[Stored data]
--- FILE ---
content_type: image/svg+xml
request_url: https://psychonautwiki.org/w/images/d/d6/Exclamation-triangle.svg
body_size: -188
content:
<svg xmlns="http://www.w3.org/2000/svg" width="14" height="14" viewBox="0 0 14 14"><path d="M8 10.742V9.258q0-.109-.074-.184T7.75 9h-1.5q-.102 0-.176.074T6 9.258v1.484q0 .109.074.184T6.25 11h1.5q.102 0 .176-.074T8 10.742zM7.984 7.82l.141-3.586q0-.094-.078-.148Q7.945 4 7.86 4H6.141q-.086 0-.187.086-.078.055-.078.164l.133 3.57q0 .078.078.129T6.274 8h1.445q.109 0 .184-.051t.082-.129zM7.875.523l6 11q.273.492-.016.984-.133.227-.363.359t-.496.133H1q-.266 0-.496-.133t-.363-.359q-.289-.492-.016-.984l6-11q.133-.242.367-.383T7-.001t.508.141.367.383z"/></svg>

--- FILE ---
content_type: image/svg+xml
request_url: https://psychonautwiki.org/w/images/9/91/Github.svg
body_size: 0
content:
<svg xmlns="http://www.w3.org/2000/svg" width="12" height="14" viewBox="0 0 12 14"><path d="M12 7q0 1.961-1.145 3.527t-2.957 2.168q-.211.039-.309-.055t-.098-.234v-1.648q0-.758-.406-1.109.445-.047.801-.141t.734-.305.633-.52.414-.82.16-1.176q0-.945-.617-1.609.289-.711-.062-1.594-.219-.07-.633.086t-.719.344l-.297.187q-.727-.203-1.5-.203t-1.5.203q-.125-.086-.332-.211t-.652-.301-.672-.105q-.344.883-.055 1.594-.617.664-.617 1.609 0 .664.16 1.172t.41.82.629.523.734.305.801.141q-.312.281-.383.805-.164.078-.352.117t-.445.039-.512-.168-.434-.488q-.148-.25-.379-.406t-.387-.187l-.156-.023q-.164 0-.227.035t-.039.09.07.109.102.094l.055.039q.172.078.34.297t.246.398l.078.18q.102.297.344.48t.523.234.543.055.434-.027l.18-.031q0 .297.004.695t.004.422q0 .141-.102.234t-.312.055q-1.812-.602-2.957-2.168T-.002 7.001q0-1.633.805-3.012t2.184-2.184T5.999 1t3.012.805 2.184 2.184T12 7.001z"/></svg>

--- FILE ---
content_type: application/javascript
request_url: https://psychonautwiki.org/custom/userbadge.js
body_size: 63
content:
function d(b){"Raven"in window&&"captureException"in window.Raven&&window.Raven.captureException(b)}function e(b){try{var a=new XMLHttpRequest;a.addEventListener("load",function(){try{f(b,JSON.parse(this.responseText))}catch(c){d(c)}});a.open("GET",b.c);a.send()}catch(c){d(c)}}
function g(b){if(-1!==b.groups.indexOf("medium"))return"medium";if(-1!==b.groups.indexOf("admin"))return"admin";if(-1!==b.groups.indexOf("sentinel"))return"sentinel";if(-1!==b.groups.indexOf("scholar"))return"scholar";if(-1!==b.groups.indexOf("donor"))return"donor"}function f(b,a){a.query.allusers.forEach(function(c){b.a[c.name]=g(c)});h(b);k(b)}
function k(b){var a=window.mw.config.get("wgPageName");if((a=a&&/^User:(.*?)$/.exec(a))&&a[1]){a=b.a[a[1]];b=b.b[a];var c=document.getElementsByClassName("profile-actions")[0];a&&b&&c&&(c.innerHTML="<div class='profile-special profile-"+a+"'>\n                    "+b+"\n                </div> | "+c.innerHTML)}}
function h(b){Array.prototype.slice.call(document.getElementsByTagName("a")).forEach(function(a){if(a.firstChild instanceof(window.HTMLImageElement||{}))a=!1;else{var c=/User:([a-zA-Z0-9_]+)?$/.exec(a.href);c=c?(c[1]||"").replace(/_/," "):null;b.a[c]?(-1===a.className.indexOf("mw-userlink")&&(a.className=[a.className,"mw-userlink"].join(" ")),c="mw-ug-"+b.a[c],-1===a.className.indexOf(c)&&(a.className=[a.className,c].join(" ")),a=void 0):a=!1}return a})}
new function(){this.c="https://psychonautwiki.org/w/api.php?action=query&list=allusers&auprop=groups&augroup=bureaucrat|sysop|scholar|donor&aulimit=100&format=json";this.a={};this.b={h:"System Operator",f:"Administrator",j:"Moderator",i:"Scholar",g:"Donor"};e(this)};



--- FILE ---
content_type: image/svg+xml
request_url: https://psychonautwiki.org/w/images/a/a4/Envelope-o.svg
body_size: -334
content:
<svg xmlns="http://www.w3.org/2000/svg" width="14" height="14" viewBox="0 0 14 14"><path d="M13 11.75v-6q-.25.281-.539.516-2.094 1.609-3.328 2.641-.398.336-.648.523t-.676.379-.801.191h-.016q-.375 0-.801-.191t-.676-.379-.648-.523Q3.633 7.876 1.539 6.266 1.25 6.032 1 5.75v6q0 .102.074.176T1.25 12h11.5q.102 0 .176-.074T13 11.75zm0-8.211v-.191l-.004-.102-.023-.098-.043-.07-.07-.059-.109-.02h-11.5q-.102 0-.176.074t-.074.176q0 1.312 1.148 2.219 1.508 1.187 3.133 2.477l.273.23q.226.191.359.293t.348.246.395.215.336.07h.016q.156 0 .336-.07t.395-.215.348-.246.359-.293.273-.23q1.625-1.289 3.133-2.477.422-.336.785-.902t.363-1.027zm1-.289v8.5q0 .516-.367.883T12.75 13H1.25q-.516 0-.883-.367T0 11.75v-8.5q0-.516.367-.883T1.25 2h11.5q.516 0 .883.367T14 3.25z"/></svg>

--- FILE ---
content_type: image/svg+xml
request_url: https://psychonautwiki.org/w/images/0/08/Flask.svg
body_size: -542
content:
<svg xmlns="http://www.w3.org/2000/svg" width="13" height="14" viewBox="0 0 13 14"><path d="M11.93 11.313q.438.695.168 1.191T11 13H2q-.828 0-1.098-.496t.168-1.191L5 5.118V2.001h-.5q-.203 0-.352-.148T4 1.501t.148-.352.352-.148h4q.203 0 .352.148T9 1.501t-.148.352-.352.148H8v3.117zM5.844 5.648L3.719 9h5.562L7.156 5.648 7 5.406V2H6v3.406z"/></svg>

▶ _WHAT TO WORK ON_:
Print every record exactly as written.

▶ _RESPONSE AREA_:
--- FILE ---
content_type: image/svg+xml
request_url: https://psychonautwiki.org/w/images/d/d6/Exclamation-triangle.svg
body_size: -188
content:
<svg xmlns="http://www.w3.org/2000/svg" width="14" height="14" viewBox="0 0 14 14"><path d="M8 10.742V9.258q0-.109-.074-.184T7.75 9h-1.5q-.102 0-.176.074T6 9.258v1.484q0 .109.074.184T6.25 11h1.5q.102 0 .176-.074T8 10.742zM7.984 7.82l.141-3.586q0-.094-.078-.148Q7.945 4 7.86 4H6.141q-.086 0-.187.086-.078.055-.078.164l.133 3.57q0 .078.078.129T6.274 8h1.445q.109 0 .184-.051t.082-.129zM7.875.523l6 11q.273.492-.016.984-.133.227-.363.359t-.496.133H1q-.266 0-.496-.133t-.363-.359q-.289-.492-.016-.984l6-11q.133-.242.367-.383T7-.001t.508.141.367.383z"/></svg>

--- FILE ---
content_type: image/svg+xml
request_url: https://psychonautwiki.org/w/images/9/91/Github.svg
body_size: 0
content:
<svg xmlns="http://www.w3.org/2000/svg" width="12" height="14" viewBox="0 0 12 14"><path d="M12 7q0 1.961-1.145 3.527t-2.957 2.168q-.211.039-.309-.055t-.098-.234v-1.648q0-.758-.406-1.109.445-.047.801-.141t.734-.305.633-.52.414-.82.16-1.176q0-.945-.617-1.609.289-.711-.062-1.594-.219-.07-.633.086t-.719.344l-.297.187q-.727-.203-1.5-.203t-1.5.203q-.125-.086-.332-.211t-.652-.301-.672-.105q-.344.883-.055 1.594-.617.664-.617 1.609 0 .664.16 1.172t.41.82.629.523.734.305.801.141q-.312.281-.383.805-.164.078-.352.117t-.445.039-.512-.168-.434-.488q-.148-.25-.379-.406t-.387-.187l-.156-.023q-.164 0-.227.035t-.039.09.07.109.102.094l.055.039q.172.078.34.297t.246.398l.078.18q.102.297.344.48t.523.234.543.055.434-.027l.18-.031q0 .297.004.695t.004.422q0 .141-.102.234t-.312.055q-1.812-.602-2.957-2.168T-.002 7.001q0-1.633.805-3.012t2.184-2.184T5.999 1t3.012.805 2.184 2.184T12 7.001z"/></svg>

--- FILE ---
content_type: application/javascript
request_url: https://psychonautwiki.org/custom/userbadge.js
body_size: 63
content:
function d(b){"Raven"in window&&"captureException"in window.Raven&&window.Raven.captureException(b)}function e(b){try{var a=new XMLHttpRequest;a.addEventListener("load",function(){try{f(b,JSON.parse(this.responseText))}catch(c){d(c)}});a.open("GET",b.c);a.send()}catch(c){d(c)}}
function g(b){if(-1!==b.groups.indexOf("medium"))return"medium";if(-1!==b.groups.indexOf("admin"))return"admin";if(-1!==b.groups.indexOf("sentinel"))return"sentinel";if(-1!==b.groups.indexOf("scholar"))return"scholar";if(-1!==b.groups.indexOf("donor"))return"donor"}function f(b,a){a.query.allusers.forEach(function(c){b.a[c.name]=g(c)});h(b);k(b)}
function k(b){var a=window.mw.config.get("wgPageName");if((a=a&&/^User:(.*?)$/.exec(a))&&a[1]){a=b.a[a[1]];b=b.b[a];var c=document.getElementsByClassName("profile-actions")[0];a&&b&&c&&(c.innerHTML="<div class='profile-special profile-"+a+"'>\n                    "+b+"\n                </div> | "+c.innerHTML)}}
function h(b){Array.prototype.slice.call(document.getElementsByTagName("a")).forEach(function(a){if(a.firstChild instanceof(window.HTMLImageElement||{}))a=!1;else{var c=/User:([a-zA-Z0-9_]+)?$/.exec(a.href);c=c?(c[1]||"").replace(/_/," "):null;b.a[c]?(-1===a.className.indexOf("mw-userlink")&&(a.className=[a.className,"mw-userlink"].join(" ")),c="mw-ug-"+b.a[c],-1===a.className.indexOf(c)&&(a.className=[a.className,c].join(" ")),a=void 0):a=!1}return a})}
new function(){this.c="https://psychonautwiki.org/w/api.php?action=query&list=allusers&auprop=groups&augroup=bureaucrat|sysop|scholar|donor&aulimit=100&format=json";this.a={};this.b={h:"System Operator",f:"Administrator",j:"Moderator",i:"Scholar",g:"Donor"};e(this)};



--- FILE ---
content_type: image/svg+xml
request_url: https://psychonautwiki.org/w/images/a/a4/Envelope-o.svg
body_size: -334
content:
<svg xmlns="http://www.w3.org/2000/svg" width="14" height="14" viewBox="0 0 14 14"><path d="M13 11.75v-6q-.25.281-.539.516-2.094 1.609-3.328 2.641-.398.336-.648.523t-.676.379-.801.191h-.016q-.375 0-.801-.191t-.676-.379-.648-.523Q3.633 7.876 1.539 6.266 1.25 6.032 1 5.75v6q0 .102.074.176T1.25 12h11.5q.102 0 .176-.074T13 11.75zm0-8.211v-.191l-.004-.102-.023-.098-.043-.07-.07-.059-.109-.02h-11.5q-.102 0-.176.074t-.074.176q0 1.312 1.148 2.219 1.508 1.187 3.133 2.477l.273.23q.226.191.359.293t.348.246.395.215.336.07h.016q.156 0 .336-.07t.395-.215.348-.246.359-.293.273-.23q1.625-1.289 3.133-2.477.422-.336.785-.902t.363-1.027zm1-.289v8.5q0 .516-.367.883T12.75 13H1.25q-.516 0-.883-.367T0 11.75v-8.5q0-.516.367-.883T1.25 2h11.5q.516 0 .883.367T14 3.25z"/></svg>

--- FILE ---
content_type: image/svg+xml
request_url: https://psychonautwiki.org/w/images/0/08/Flask.svg
body_size: -542
content:
<svg xmlns="http://www.w3.org/2000/svg" width="13" height="14" viewBox="0 0 13 14"><path d="M11.93 11.313q.438.695.168 1.191T11 13H2q-.828 0-1.098-.496t.168-1.191L5 5.118V2.001h-.5q-.203 0-.352-.148T4 1.501t.148-.352.352-.148h4q.203 0 .352.148T9 1.501t-.148.352-.352.148H8v3.117zM5.844 5.648L3.719 9h5.562L7.156 5.648 7 5.406V2H6v3.406z"/></svg>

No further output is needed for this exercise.